The Cutting Room Floor
At the end of the year, what do you do with moments you used to want to remember, but now you don’t?
Every year, at the end of December, I open this little app called 1 Second Everyday, and I add just that — a 1 second video from as many days as I remembered to record them. The app shows a calendar grid just waiting to be filled with pleasant memories. Every year, I look forward to this video so much. I don't like to compile it too early in the year, because I love the surprise it brings at the end. So many clips I had captured just for this exact video, then promptly forgotten about.
But this year was different. I was equally excited to put this year's video together and dreading it completely.
Because what do you do with moments you used to want to remember, but now you don’t? Do you leave them in? What about the ones with faces that now make you wince? What about the ones where you know someone is just out of frame? What about the ones with the familiar voices in the background? What about the ones in the places you're trying to forget? What about the memories that don't feel like yours anymore?
But you did live them. You sat across from that person, you pulled out your phone, and you recorded that dumb inside joke about the museum.
So my question became this: if you carefully curate each of those one seconds and cut around the parts that sting — is the record of your year really accurate? If you edit them out — is it still true? If the record of your year looks a little like Swiss cheese, can you still say that’s how it really happened?
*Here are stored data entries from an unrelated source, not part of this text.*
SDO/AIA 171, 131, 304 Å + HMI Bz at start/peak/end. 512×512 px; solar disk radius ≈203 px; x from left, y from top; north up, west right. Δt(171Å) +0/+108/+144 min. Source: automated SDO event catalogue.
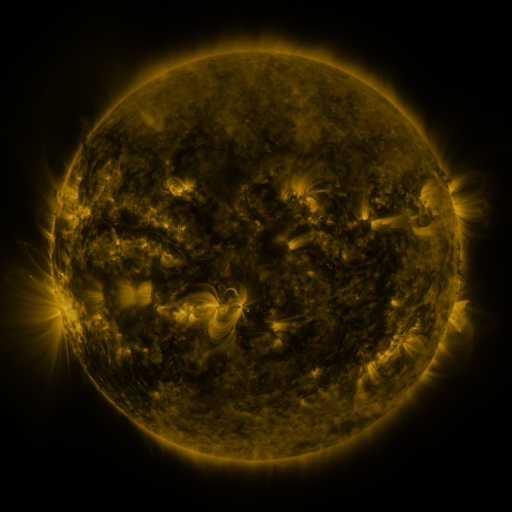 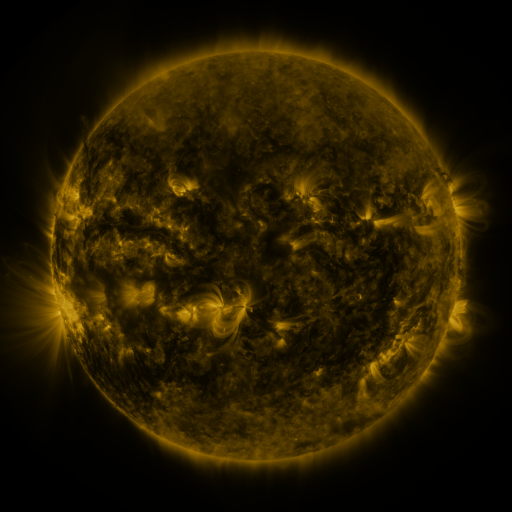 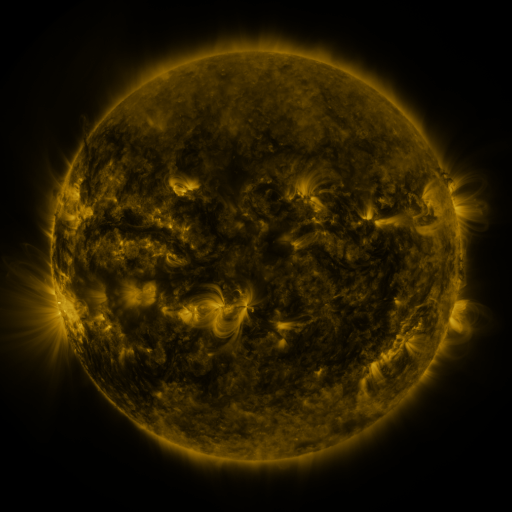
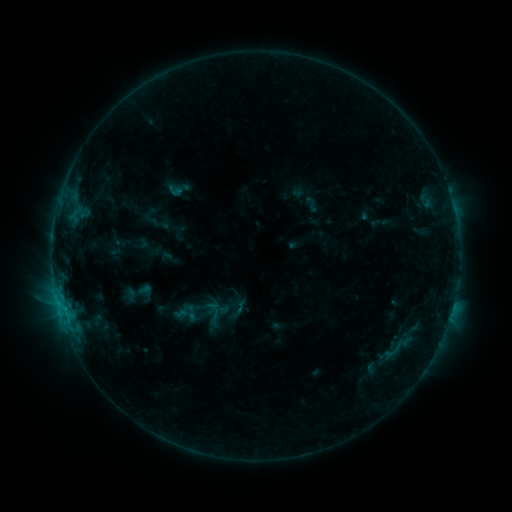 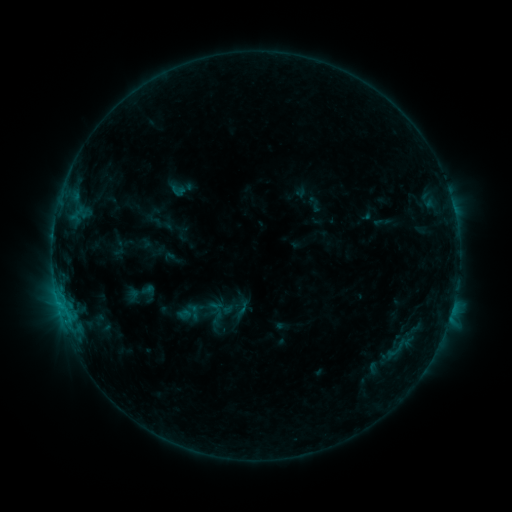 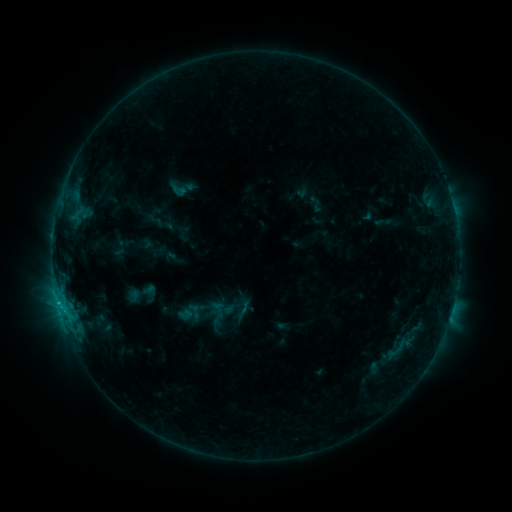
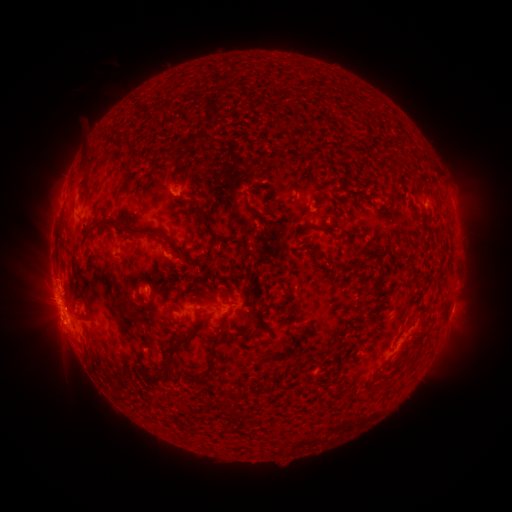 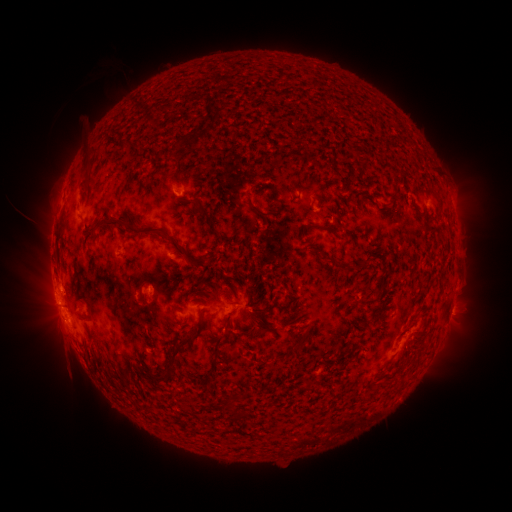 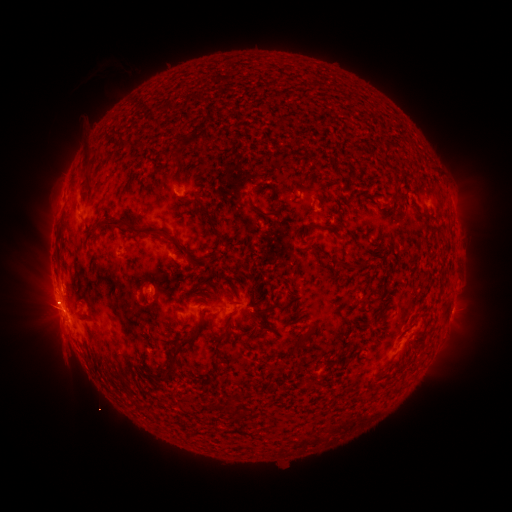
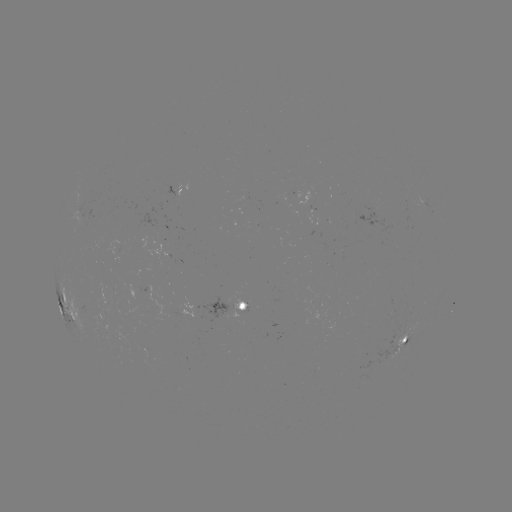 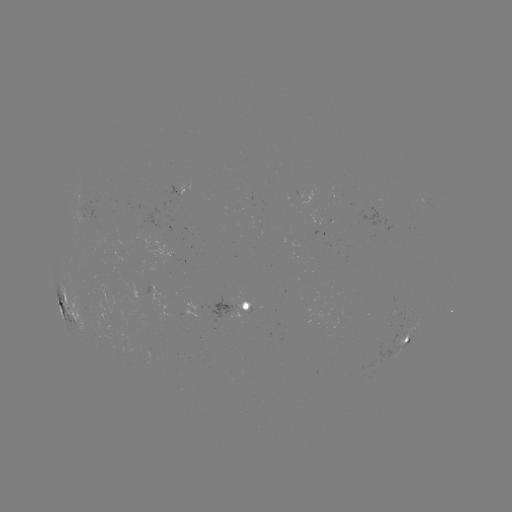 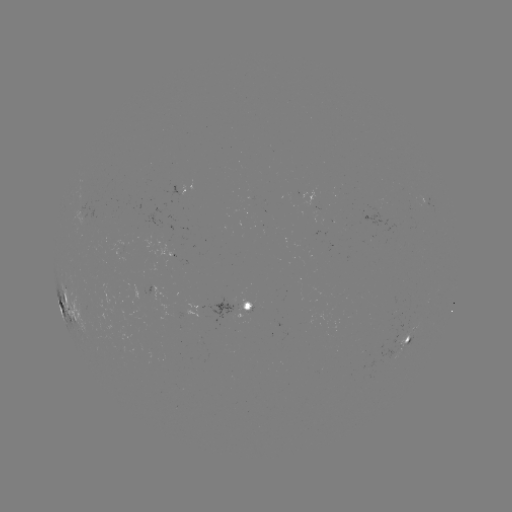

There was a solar emerging-flux region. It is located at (240, 306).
Which led me to: who am I documenting all this for? Do I make the video for myself or for a handful of likes from the brave few who committed an internet rarity — watching an entire 5 minute video? Of course it's ultimately for my own indulgence. I love rewatching past years'. But even last years' — the one that included a fall and winter that now feels painful and chaotic — is hard for me to rewatch. It stings when I watch it.
It's funny to look back at old photos of bad haircuts and ridiculous fashion choices, but what about photos of someone who hurt you deeply? Will those ever be funny? Come next December, will I have to cut out videos I'm taking now? Or will I want to remember every detail?
I don't know the right answer, but I decided to leave quite a bit on the cutting room floor. I carefully curated and cleverly cropped my way through January, February, and March. Yes there are gaps in the dates. Stretches of days where the only videos I took are ones I'd rather not remember, and so I just left them blank. Maybe there's enough truth in the blank space to fill the void anyway.
But I also left easter eggs. Just for myself. Specific clips that mean something only to me. Benchmarks in a literal timeline of my year. That beach ball. That sunset. That drive home. Maybe those will be enough to prove my year was true. Maybe I'll rewatch this year's video and remember what they each meant and how much I changed between January and December. Or maybe enough time will have passed and I'll have no idea why I chose that one day to show a deflated beach ball labeled "sun".
A small existential crisis later, and the video is done. It feels both accurate and inaccurate. Maybe I erased history, or maybe some moments are just meant to be forgotten in order for you to move on.
This is beautiful! Your writing is really good Kels! Also I hate anyone who hurts you. ❤️
I’m so PUMPED for more of your writing in the new year!